+++ Selected extract +++

Where our politicians are heading is unknown .

Monday, 10 October 2011

Jagjit Singh - Vacuum forever

Today at 8.10 am , ghazal mastro left us for ever .
I have been listening to his ghazalas from a very early age as my father has been die hard fan of jagjit singh . My father was also very upset today .
His voice has been reason for ignition of so many emotions ...both Happy and sad. He has left a long silence unfilled.
May god rest his soul in peace and give strength to all family and friends to bear this great loss .

Friday, 30 September 2011

3 Wishes

It was the last time when my mother came to Delhi in Jan 2008 . Since I was occupied with my work schedules , Jayanti took my parents to Chatarpur mandir . My mother new that if you have some wishes, its granted if you tie a thread there . She tied 3 .
Just 10 days later , I lost her forever .Few days back I was discussing this with my sister and she told me that the 3 wishes she wanted to be granted were ,
- My youngest sister marriage
- A baby for my sister who was married for past 5 years
- And a good relationship for me and jayanti .
She could have easily asked for her good health , but her priority were always we .
Now when she is no more , I think why she didn’t tied 4 threads , the 4th one for her own good health .

+++ Provided material +++

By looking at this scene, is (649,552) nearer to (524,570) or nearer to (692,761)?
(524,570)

+++

Problem to work on> According to the blog excerpt, where did Jayanti take the writer's parents during the mother's last visit to Delhi? The listing is unrelated material and has no connection to the blog excerpt.

Answer> Chatarpur mandir.